**Dataset items**
— START —

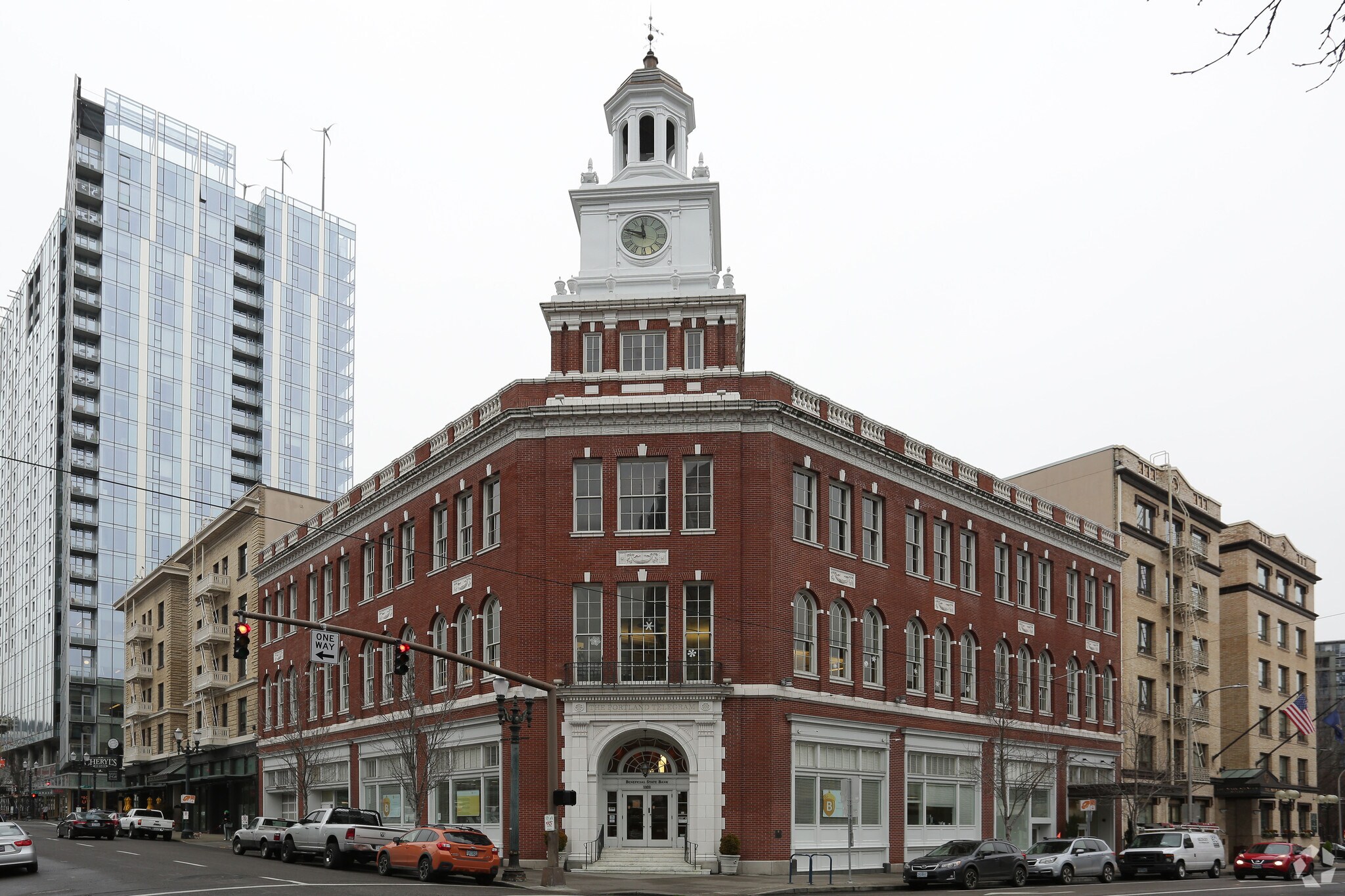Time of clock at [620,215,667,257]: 11:48
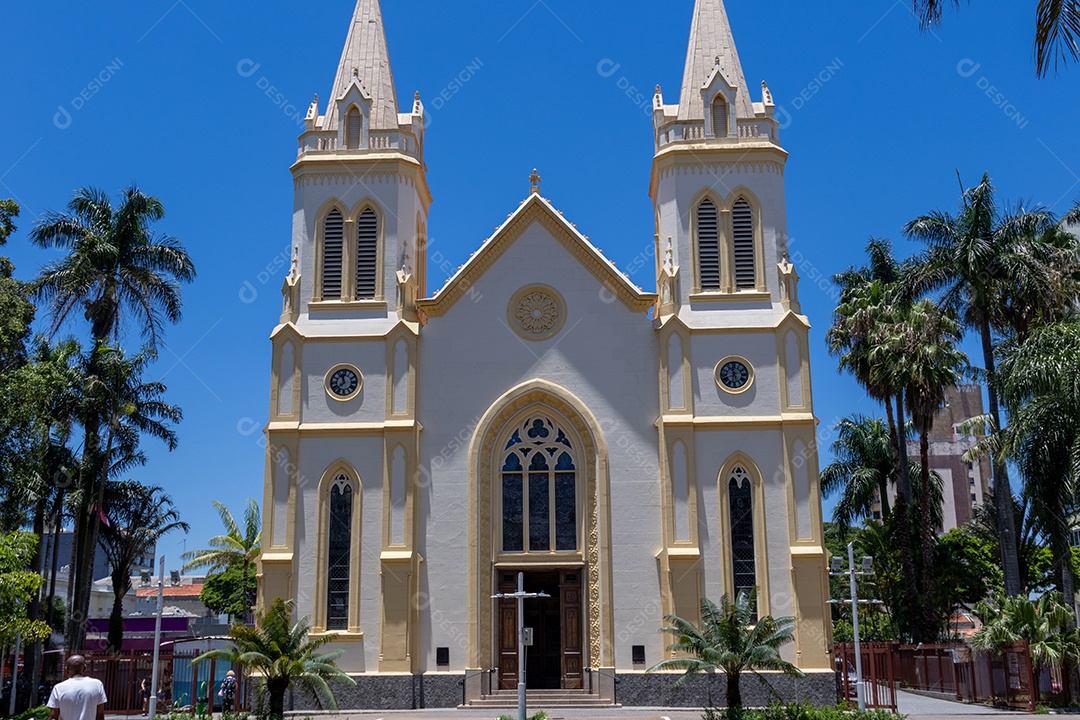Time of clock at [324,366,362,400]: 11:37
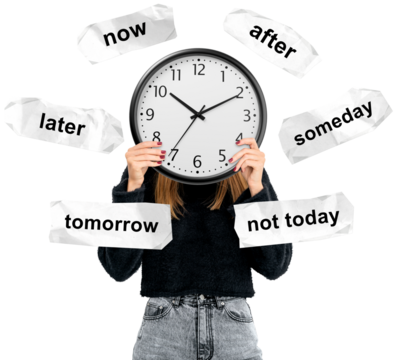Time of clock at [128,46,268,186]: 10:10
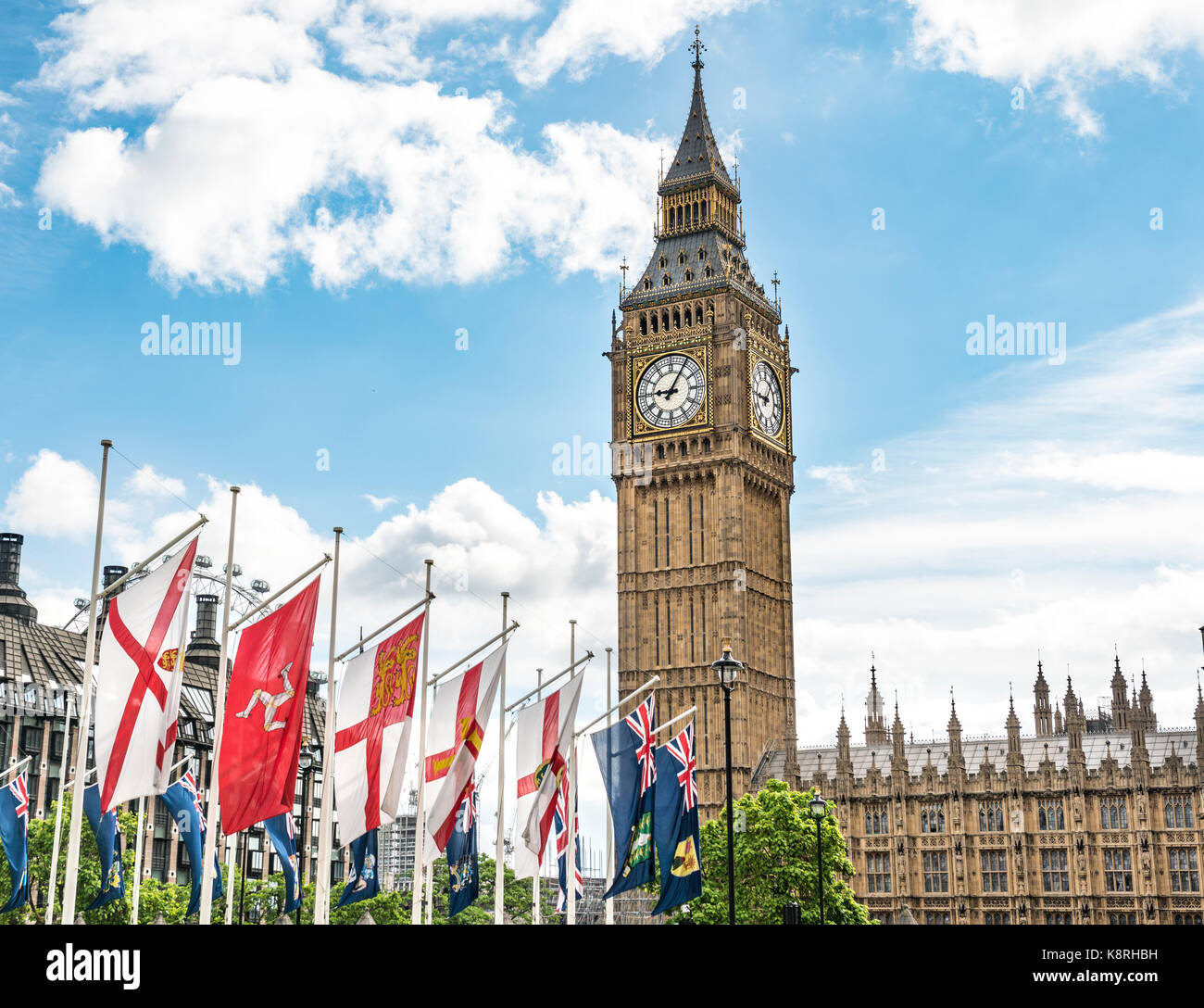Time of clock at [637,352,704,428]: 9:05
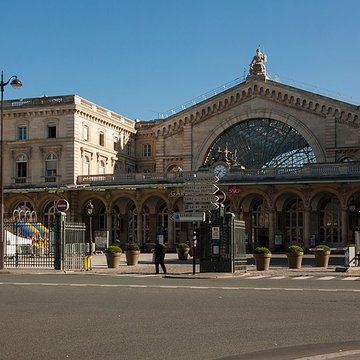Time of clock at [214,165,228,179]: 9:36
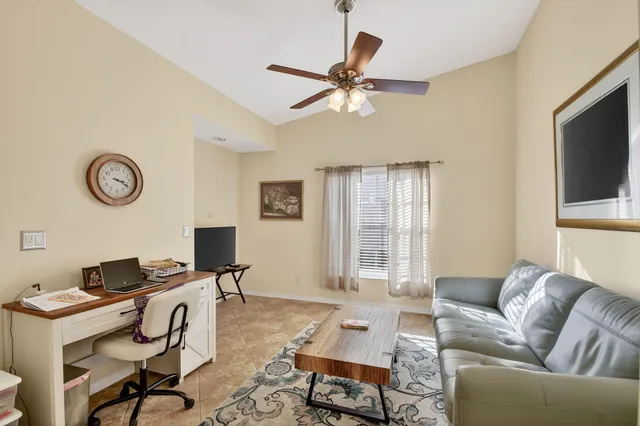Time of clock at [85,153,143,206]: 3:18
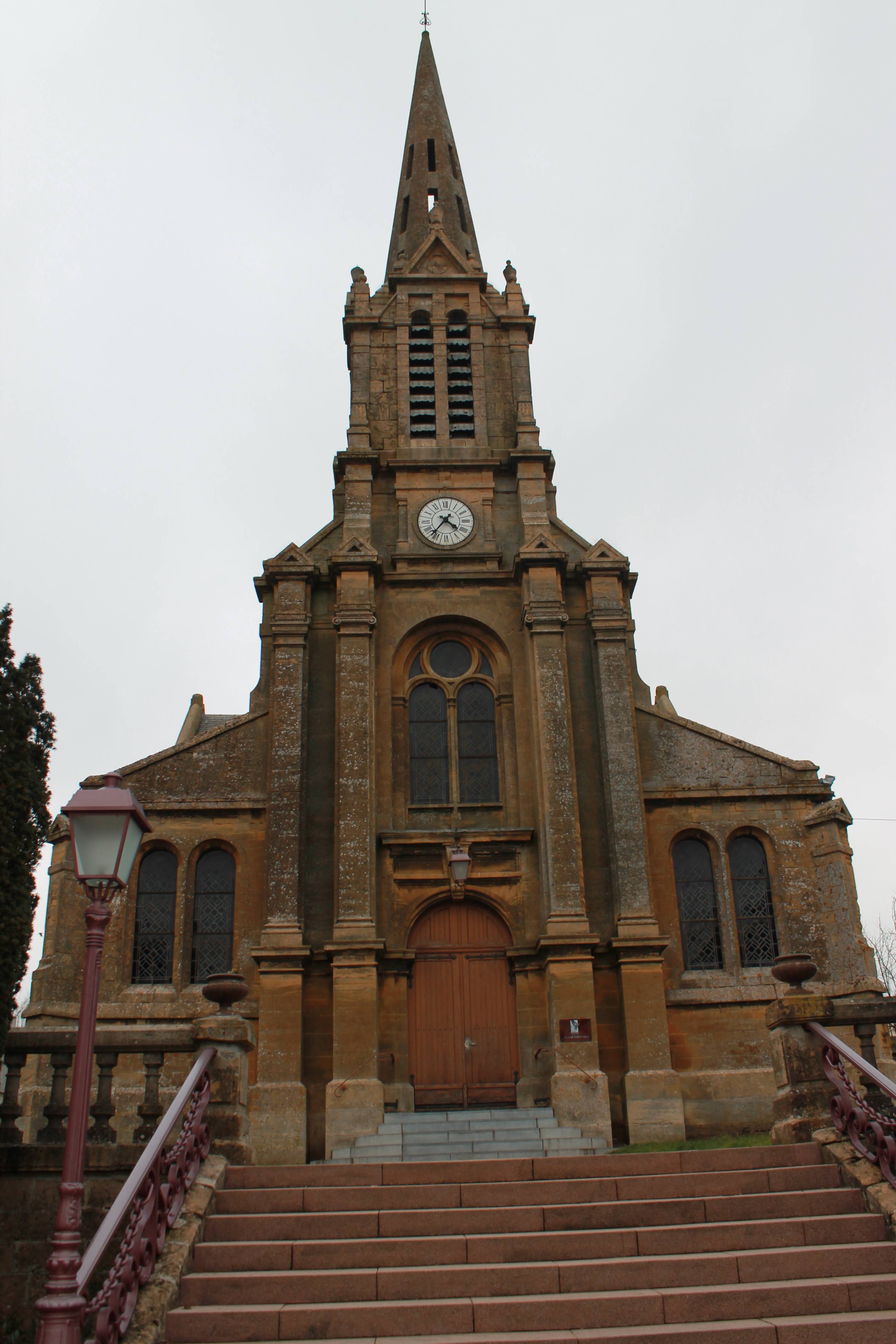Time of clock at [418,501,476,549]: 4:36
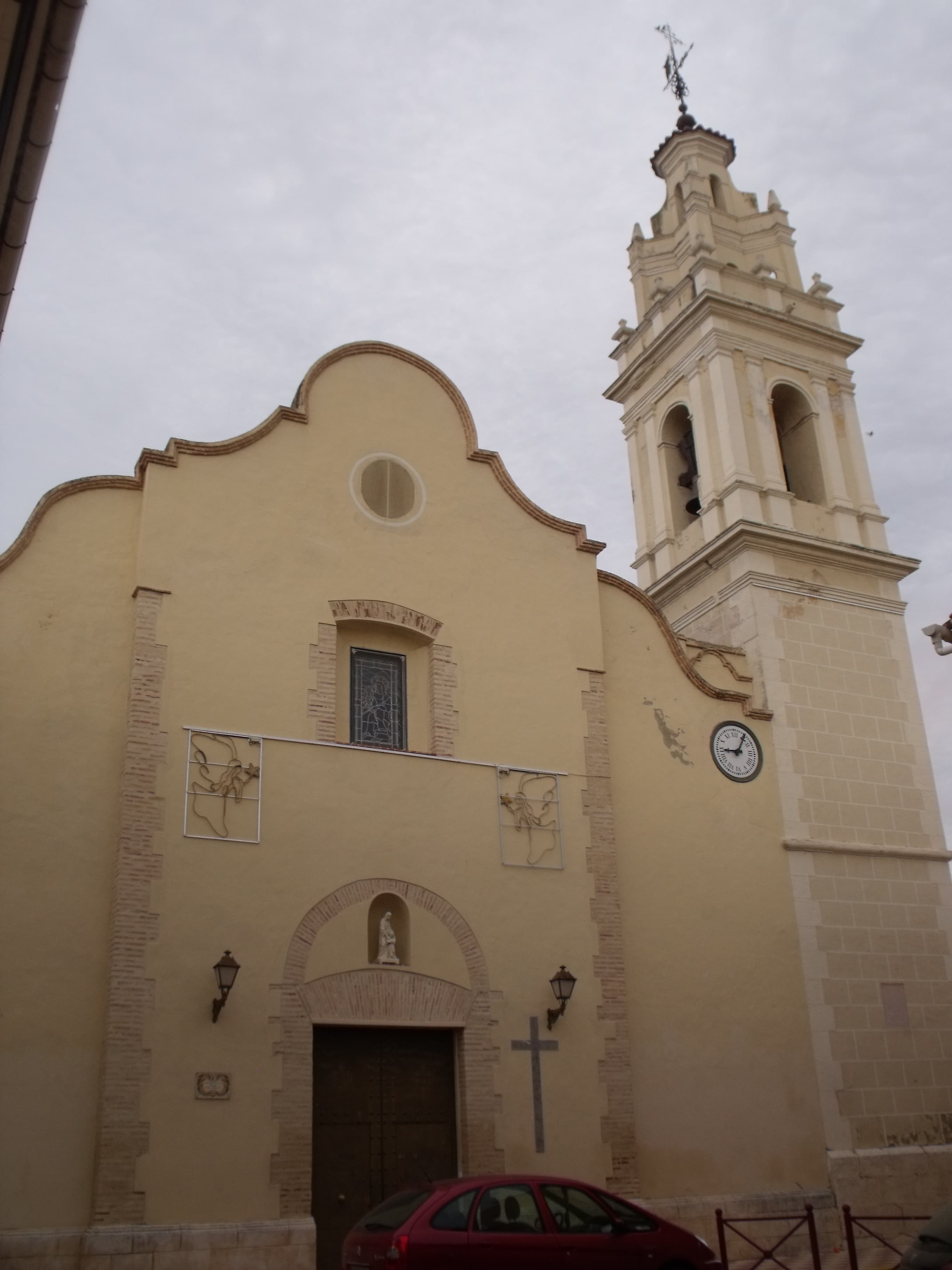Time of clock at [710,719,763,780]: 9:05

— END —

**Exercise goal**
Give everything from the start of the records down to and including the line containing "Time of clock at [85,153,143,206]: 3:18" as a Markdown table with the columns Row and Line, skipping blank lines. Leave the pictures out.

**Task response**
| Row | Line |
|---|---|
| 1 | Time of clock at [620,215,667,257]: 11:48 |
| 2 | Time of clock at [324,366,362,400]: 11:37 |
| 3 | Time of clock at [128,46,268,186]: 10:10 |
| 4 | Time of clock at [637,352,704,428]: 9:05 |
| 5 | Time of clock at [214,165,228,179]: 9:36 |
| 6 | Time of clock at [85,153,143,206]: 3:18 |